Her husband had nothing but contempt for her and Tom had a great reason to make her life a living hell. She was outmanoeuvred and outnumbered, so she let it go. She was also suffering from scarlet-woman fever. Friends and family were quick to judge, and why wouldn’t they? Neil was a great guy and didn’t deserve to be cheated on. They were right. Her mother seemed to like Neil better than she had ever liked her daughter. She was particularly vicious. ‘His mother said to me on the day of your wedding that he was too good for you, and I’m sorry to say she was right. You’d want to get on your knees and pray for the Lord’s forgiveness because if you don’t you’ll burn in Hell for this.’ Marjorie left her mother’s house in tears for neither the first nor the last time. Her mother could be hateful and spiteful, and Marjorie could never work out if it was because she was unhappy or she was born that way.

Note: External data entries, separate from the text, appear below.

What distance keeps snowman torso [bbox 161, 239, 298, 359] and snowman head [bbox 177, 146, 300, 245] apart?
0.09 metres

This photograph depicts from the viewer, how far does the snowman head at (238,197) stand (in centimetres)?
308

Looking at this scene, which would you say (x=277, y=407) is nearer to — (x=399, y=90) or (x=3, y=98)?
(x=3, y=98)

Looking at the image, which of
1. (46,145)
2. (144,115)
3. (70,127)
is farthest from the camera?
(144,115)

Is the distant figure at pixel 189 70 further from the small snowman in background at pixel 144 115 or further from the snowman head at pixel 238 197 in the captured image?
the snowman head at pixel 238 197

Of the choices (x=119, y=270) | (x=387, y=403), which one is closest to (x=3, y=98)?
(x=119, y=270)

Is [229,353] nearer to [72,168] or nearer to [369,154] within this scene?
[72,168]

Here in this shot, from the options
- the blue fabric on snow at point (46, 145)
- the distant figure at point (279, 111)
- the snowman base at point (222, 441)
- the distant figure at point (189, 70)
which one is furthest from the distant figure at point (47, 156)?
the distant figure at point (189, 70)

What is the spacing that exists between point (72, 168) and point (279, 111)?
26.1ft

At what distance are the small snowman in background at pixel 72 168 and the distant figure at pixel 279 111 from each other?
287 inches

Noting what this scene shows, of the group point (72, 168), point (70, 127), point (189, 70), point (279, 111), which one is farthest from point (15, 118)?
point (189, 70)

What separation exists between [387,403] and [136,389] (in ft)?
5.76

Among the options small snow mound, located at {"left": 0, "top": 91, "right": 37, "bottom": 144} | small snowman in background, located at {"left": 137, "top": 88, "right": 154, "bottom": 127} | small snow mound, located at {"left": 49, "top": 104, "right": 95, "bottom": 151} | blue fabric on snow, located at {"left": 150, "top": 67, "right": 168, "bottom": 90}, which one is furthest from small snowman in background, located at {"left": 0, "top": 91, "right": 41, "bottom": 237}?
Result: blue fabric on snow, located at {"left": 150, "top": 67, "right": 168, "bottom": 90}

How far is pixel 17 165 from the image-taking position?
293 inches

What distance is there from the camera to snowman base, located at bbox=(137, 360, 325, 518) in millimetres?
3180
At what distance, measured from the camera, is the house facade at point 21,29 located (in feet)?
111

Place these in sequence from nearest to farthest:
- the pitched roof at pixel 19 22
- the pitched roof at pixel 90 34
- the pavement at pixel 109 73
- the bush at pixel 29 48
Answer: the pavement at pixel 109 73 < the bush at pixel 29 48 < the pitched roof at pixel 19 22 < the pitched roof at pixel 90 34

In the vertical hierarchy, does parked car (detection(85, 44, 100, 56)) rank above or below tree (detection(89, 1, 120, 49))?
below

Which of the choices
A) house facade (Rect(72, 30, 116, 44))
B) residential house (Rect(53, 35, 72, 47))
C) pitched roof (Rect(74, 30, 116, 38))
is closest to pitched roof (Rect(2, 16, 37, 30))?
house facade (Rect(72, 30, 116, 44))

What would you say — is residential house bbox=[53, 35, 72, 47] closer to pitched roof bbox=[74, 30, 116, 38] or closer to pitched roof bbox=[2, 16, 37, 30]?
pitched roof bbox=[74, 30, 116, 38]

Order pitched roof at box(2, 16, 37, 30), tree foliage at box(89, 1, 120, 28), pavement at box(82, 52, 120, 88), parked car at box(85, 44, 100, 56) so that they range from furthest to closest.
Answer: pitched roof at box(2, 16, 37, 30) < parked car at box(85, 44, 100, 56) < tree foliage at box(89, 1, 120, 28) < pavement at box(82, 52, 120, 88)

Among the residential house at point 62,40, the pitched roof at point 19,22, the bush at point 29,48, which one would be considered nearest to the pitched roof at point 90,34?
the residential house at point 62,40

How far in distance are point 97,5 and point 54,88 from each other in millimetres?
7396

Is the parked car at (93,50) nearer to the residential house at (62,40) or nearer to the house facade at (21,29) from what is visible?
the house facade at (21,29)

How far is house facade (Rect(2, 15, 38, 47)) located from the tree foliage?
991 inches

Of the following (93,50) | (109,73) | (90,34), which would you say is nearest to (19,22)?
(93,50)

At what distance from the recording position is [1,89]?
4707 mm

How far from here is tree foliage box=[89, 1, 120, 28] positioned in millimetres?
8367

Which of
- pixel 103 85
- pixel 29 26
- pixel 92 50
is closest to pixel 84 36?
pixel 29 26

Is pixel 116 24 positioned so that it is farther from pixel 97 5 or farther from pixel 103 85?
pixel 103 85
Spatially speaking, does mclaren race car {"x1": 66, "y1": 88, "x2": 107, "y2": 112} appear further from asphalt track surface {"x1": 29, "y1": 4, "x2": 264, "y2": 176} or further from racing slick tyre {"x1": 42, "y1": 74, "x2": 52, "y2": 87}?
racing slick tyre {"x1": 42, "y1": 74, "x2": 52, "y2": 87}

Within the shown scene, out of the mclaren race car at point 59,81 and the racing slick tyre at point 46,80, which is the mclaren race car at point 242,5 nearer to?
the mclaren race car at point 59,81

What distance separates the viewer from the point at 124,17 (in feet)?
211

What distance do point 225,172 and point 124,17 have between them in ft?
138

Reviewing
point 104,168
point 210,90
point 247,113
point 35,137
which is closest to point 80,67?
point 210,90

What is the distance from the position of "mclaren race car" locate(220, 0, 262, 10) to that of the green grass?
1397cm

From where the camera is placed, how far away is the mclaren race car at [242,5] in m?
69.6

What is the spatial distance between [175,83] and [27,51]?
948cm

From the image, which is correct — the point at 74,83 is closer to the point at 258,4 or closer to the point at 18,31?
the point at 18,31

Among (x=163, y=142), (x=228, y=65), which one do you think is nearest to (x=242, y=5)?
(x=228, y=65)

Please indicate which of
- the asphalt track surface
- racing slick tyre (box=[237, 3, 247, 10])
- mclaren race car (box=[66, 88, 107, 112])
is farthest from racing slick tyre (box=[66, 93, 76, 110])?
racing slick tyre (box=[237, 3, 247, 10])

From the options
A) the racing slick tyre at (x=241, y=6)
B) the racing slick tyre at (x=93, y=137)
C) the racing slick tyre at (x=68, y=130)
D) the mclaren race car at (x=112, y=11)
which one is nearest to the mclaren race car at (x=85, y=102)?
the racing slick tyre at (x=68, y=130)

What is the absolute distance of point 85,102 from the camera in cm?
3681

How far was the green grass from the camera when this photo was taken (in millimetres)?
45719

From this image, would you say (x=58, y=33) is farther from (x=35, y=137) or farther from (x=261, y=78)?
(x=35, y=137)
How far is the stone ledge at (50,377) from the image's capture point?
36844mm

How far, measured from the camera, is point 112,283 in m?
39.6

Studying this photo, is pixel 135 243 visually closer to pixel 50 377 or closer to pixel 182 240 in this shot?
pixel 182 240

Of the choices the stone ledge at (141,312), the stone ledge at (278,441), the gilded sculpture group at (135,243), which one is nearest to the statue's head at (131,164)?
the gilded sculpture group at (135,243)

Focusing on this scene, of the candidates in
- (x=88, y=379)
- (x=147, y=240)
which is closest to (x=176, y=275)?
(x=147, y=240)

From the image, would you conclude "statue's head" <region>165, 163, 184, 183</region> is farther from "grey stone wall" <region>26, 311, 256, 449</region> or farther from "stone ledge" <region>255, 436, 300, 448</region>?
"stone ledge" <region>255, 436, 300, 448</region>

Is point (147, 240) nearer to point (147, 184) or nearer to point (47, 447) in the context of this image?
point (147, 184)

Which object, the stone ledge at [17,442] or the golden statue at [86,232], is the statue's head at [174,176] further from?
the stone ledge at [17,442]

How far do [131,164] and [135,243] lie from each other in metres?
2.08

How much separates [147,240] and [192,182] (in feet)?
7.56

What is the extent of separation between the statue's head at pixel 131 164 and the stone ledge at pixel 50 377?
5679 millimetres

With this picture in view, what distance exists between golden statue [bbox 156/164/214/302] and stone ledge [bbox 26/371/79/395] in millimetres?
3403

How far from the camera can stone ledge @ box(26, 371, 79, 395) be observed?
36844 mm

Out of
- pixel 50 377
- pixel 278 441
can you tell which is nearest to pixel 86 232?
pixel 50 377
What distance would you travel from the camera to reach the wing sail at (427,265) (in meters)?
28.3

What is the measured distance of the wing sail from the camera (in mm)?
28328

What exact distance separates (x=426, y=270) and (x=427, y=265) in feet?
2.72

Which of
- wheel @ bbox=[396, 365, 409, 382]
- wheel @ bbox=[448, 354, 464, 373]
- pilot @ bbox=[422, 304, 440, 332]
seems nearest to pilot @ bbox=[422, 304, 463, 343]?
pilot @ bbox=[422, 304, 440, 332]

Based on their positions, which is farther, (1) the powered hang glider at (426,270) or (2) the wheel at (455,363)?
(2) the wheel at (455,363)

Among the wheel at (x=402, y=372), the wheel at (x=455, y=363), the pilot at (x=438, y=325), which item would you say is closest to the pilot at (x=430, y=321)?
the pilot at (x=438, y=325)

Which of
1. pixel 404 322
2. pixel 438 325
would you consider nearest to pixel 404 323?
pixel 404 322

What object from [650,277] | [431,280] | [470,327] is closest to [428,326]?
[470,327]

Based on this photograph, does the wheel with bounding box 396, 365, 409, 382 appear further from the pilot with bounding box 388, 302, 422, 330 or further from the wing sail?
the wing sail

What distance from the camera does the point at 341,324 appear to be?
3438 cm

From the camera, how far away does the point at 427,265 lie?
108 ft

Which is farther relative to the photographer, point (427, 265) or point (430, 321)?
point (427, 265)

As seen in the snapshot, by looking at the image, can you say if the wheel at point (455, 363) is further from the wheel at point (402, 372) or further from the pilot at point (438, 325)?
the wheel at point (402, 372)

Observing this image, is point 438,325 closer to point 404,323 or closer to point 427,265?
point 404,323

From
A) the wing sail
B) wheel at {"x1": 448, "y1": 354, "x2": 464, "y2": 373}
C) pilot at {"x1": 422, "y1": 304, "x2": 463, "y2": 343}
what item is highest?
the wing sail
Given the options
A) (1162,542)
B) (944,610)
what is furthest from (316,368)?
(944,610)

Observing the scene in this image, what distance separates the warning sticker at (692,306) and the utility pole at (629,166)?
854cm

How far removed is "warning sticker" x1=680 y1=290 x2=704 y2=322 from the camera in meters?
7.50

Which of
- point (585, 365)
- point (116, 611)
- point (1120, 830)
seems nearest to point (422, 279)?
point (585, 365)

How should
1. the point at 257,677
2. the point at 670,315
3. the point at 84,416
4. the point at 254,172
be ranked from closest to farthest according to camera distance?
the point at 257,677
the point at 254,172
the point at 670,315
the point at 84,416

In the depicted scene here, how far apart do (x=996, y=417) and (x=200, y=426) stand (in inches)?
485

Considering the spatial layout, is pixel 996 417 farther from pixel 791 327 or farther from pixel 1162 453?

Whenever things got really bad in adulthood, Marjorie turned up on Molly’s doorstep, as she had in childhood. That day, when Marjorie was at her lowest, Molly made tea and pulled out a cake. She sat her down at the kitchen table and listened to Marjorie’s trauma with compassion and empathy, then offered her a suggestion for decisive action.
‘We all make mistakes, love, and he was always wrong for you, but I’m sorry it ended the way it did,’ she said gently. ‘I’ll batter Davey when I see him.’ Suddenly she was angry: ‘I mean, who the fuck writes notes, these days?’
Marjorie laughed. Molly could always make her laugh; sometimes Marjorie wondered if she feigned her over-the-top, theatrical fury just to make people smile, but whether she did or not, she was grateful.